PejuangKantoran.com – BTN Jakarta International Marathon 2026 (BTN Jakim 2026) banyak menyisakan kisah inspiratif buat kita. Terutama kisah-kisah para first timer yang berhasil sukses atau malah gagal menyelesaikan kategori lomba mulai dari 5K, 10K, Half Marathon, sampai Full Marathon.
Buat kamu yang terinspirasi dan berniat untuk mengikuti race lari terdekat tapi masih bingung tipe model latihannya, sebenarnya untuk kompetisi lari (apapun pilihannya) fase latihan dibagi menjadi empat tahapan utama: Base Building, Training Block (Fase Spesifik), Peak Month (Puncak Latihan), dan Tapering Week (Pengurangan Volume).
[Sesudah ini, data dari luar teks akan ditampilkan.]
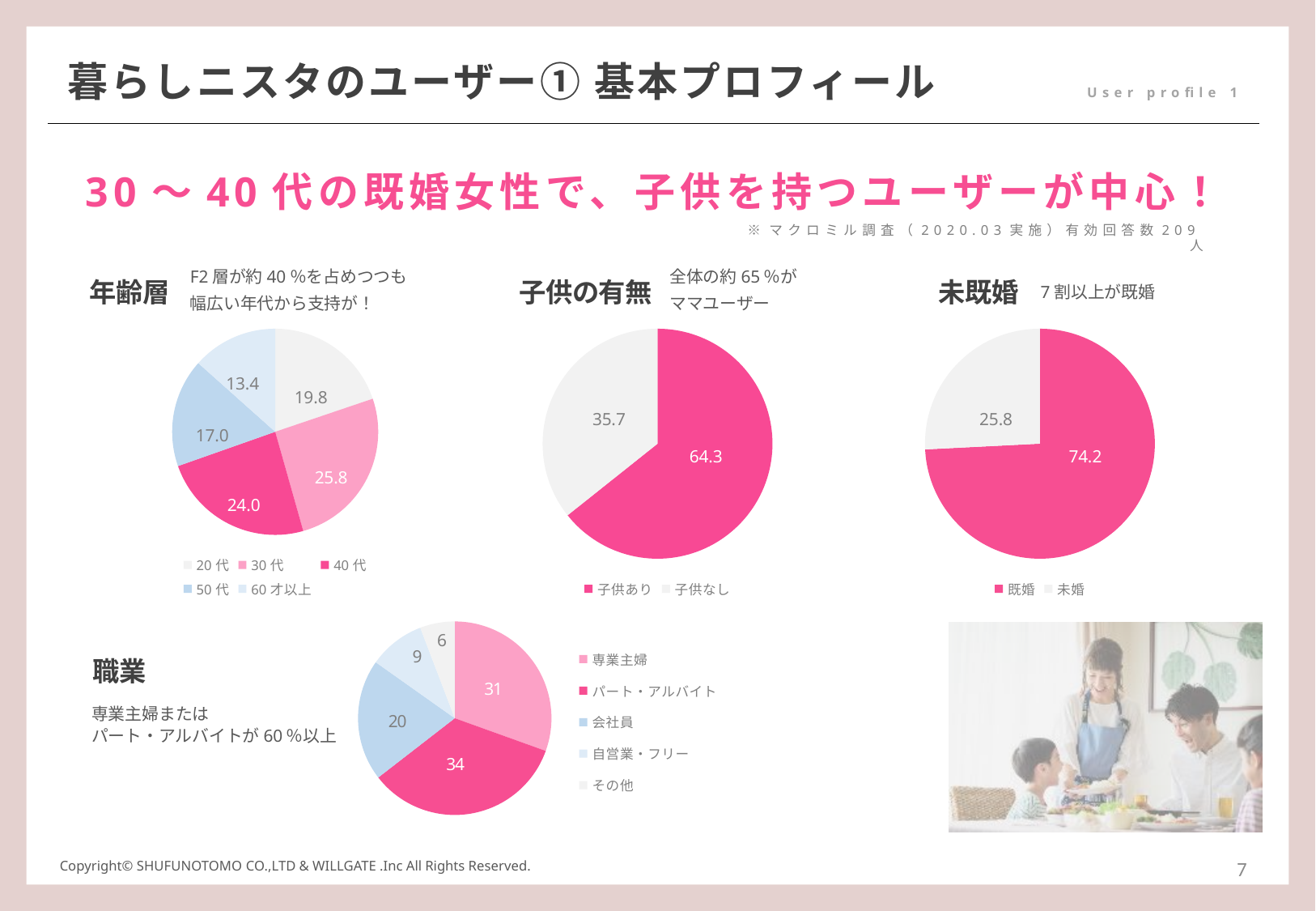
In the 子供の有無 (children) pie chart, what is the value for 子供あり? 64.3 In the 未既婚 (marital status) pie chart, what is the difference between 既婚 and 未婚? 48.4 In the 未既婚 (marital status) pie chart, what is the value for 未婚? 25.8 In the 子供の有無 (children) pie chart, which is larger, 子供あり or 子供なし? 子供あり In the 年齢層 (age group) pie chart, which age group has the smallest share? 60才以上 In the 年齢層 (age group) pie chart, what is the value for 30代? 25.8 In the 職業 (occupation) pie chart, what is the combined value of 専業主婦 and パート・アルバイト? 65 In the 職業 (occupation) pie chart, which category has the largest share? パート・アルバイト In the 年齢層 (age group) pie chart, how many categories does the legend list? 5 In the 職業 (occupation) pie chart, what is the value for 会社員? 20 What type of chart is used for the 未既婚 (marital status) data? Pie chart In the 年齢層 (age group) pie chart, what is the difference between the values for 30代 and 40代? 1.8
Mengikuti fase-fase latihan ini secara terstruktur sangat penting untuk membangun stamina dasar, meningkatkan kecepatan, serta mencegah cedera fatal sebelum hari perlombaan.
Baca Juga: Dalam Race Marathon, Keputusan DNF (Did Not Finish) Bukan Aib! DNF Merupakan Keputusan Terbaik!
Berikut adalah penjelasan lengkap mengenai setiap fase berlatih marathon beserta detail karakteristiknya.
Fase Base Building (Membangun Fondasi)
Fase ini bertujuan mempersiapkan tubuh, otot, dan sistem kardiovaskular terhadap beban latihan yang akan datang.
- Durasi: 4 hingga 8 minggu.
- Fokus Utama: Meningkatkan volume lari mingguan secara bertahap (weekly mileage).
- Intensitas: Rendah hingga sedang dengan dominasi lari zona 2 (easy run).
- Tujuan: Memperkuat sendi, meningkatkan kapasitas paru-paru, dan membangun ketahanan aerobik dasar.
Fase Training Block (Fase Spesifik)
Fase ini merupakan inti dari program latihan di mana tubuh mulai beradaptasi dengan target kecepatan kompetisi (race pace).
- Durasi: 8 hingga 12 minggu.
- Fokus Utama: Kombinasi berbagai jenis menu latihan lari.
- Menu Lari: Terdiri dari Long Run (lari jarak jauh), Tempo Run (lari dengan kecepatan konstan yang menantang), dan Interval Training (lari cepat diselingi istirahat).
- Latihan Pendukung: Mulai rutin melakukan strength training (latihan beban) untuk memperkuat otot inti dan kaki.
Fase Peak Month (Bulan Puncak)
Fase ini adalah periode dengan akumulasi jarak tempuh tertinggi dan tingkat kelelahan paling maksimal selama masa persiapan.
- Durasi: 3 hingga 4 minggu (biasanya terjadi pada bulan terakhir sebelum tapering).
- Fokus Utama: Mencapai jarak Long Run terjauh (biasanya berkisar antara 30 hingga 35 kilometer).
- Tantangan: Menguji mental menghadapi kelelahan ekstrem dan mematangkan strategi nutrisi (gel energi) saat berlari.
- Tujuan: Simulasi kondisi fisik dan psikologis yang mendekati hari perlombaan yang sesungguhnya.
Fase Tapering Week (Penyusutan Volume)
Fase ini adalah masa penurunan volume latihan secara berkala untuk memulihkan tubuh tanpa menghilangkan kebugaran yang sudah terbentuk.